(OBJECTIVE) Copy out the listing below word for word, every line of it.

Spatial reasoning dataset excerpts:
========

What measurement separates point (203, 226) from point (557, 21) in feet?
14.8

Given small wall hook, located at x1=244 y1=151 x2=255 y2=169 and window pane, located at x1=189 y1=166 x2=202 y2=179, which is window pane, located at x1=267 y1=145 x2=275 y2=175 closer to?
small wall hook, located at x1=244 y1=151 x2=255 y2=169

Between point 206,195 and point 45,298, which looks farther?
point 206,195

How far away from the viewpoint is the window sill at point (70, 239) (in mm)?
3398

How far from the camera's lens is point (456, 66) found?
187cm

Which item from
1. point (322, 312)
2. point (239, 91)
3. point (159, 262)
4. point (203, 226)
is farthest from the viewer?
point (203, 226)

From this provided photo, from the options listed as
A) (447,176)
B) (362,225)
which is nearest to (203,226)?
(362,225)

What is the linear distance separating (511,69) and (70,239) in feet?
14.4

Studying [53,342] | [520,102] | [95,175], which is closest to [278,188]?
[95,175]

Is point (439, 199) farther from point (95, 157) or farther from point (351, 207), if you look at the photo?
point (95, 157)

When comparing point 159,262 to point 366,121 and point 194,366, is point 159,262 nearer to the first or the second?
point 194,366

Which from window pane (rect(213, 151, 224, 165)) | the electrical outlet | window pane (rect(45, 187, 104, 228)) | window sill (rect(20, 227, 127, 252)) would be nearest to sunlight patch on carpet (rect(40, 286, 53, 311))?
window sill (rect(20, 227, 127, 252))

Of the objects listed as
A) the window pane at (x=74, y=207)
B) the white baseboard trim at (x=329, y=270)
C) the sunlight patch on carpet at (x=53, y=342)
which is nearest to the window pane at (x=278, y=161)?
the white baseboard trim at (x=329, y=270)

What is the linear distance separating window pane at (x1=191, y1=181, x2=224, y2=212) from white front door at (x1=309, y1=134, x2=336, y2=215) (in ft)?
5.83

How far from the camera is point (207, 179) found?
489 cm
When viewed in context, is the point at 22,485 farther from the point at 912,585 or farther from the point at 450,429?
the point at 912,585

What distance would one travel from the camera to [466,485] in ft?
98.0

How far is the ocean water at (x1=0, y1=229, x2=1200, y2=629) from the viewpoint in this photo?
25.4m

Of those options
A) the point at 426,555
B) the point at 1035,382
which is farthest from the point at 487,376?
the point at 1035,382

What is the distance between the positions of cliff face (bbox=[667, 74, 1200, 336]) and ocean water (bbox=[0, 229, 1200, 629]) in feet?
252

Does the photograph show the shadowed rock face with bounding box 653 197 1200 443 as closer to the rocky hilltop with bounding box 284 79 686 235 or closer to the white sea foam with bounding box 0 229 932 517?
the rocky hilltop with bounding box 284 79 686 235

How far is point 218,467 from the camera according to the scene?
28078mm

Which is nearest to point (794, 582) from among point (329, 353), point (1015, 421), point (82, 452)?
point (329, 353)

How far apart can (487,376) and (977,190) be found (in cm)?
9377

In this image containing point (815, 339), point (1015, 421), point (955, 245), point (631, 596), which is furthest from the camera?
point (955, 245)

========

(THE REPLY)
What measurement separates point (203, 226) from point (557, 21) in feet?
14.8

Given small wall hook, located at x1=244 y1=151 x2=255 y2=169 and window pane, located at x1=189 y1=166 x2=202 y2=179, which is window pane, located at x1=267 y1=145 x2=275 y2=175 closer to?
small wall hook, located at x1=244 y1=151 x2=255 y2=169

Between point 206,195 and point 45,298, which looks farther?
point 206,195

How far away from the viewpoint is the window sill at point (70, 239) (in mm)?
3398

How far from the camera's lens is point (456, 66) found?
187cm

Which item from
1. point (322, 312)
2. point (239, 91)
3. point (159, 262)
4. point (203, 226)
is farthest from the viewer?
point (203, 226)

From this provided photo, from the options listed as
A) (447,176)
B) (362,225)
which is nearest to (203,226)?
(362,225)

What is the linear distance separating (511,69) and (70,239) in feet?
14.4

Studying [53,342] | [520,102] | [95,175], which is closest to [278,188]?
[95,175]

Is point (439, 199) farther from point (95, 157) or farther from point (351, 207), if you look at the photo?
point (95, 157)

When comparing point 159,262 to point 366,121 and point 194,366, is point 159,262 nearer to the first or the second?
point 194,366

Which from window pane (rect(213, 151, 224, 165)) | the electrical outlet | window pane (rect(45, 187, 104, 228)) | window sill (rect(20, 227, 127, 252)) would be nearest to sunlight patch on carpet (rect(40, 286, 53, 311))?
window sill (rect(20, 227, 127, 252))

Of the objects listed as
A) the window pane at (x=74, y=207)
B) the white baseboard trim at (x=329, y=270)
C) the sunlight patch on carpet at (x=53, y=342)
which is nearest to the window pane at (x=278, y=161)?
the white baseboard trim at (x=329, y=270)

What is the linear distance separating window pane at (x1=191, y1=181, x2=224, y2=212) from white front door at (x1=309, y1=134, x2=336, y2=215) (in ft)?
5.83

How far from the camera is point (207, 179) found?
489 cm
When viewed in context, is the point at 22,485 farther from the point at 912,585 or farther from the point at 450,429?
the point at 912,585

What distance would one travel from the camera to [466,485] in ft?
98.0

How far is the ocean water at (x1=0, y1=229, x2=1200, y2=629) from the viewpoint in this photo?
25.4m

Of those options
A) the point at 426,555
B) the point at 1035,382
which is farthest from the point at 487,376?
the point at 1035,382

What is the distance between the positions of cliff face (bbox=[667, 74, 1200, 336]) and ocean water (bbox=[0, 229, 1200, 629]) in feet?
252

Does the photograph show the shadowed rock face with bounding box 653 197 1200 443 as closer to the rocky hilltop with bounding box 284 79 686 235 or closer to the white sea foam with bounding box 0 229 932 517?
the rocky hilltop with bounding box 284 79 686 235

How far is point 218,467 from the camera according to the scene?
28078mm

Which is nearest to point (794, 582) from among point (329, 353), point (1015, 421), point (82, 452)?
point (329, 353)

How far apart can (487,376) and (977,190) be found (in cm)?
9377

In this image containing point (815, 339), point (1015, 421), point (955, 245), point (631, 596), which is furthest from the camera?
point (955, 245)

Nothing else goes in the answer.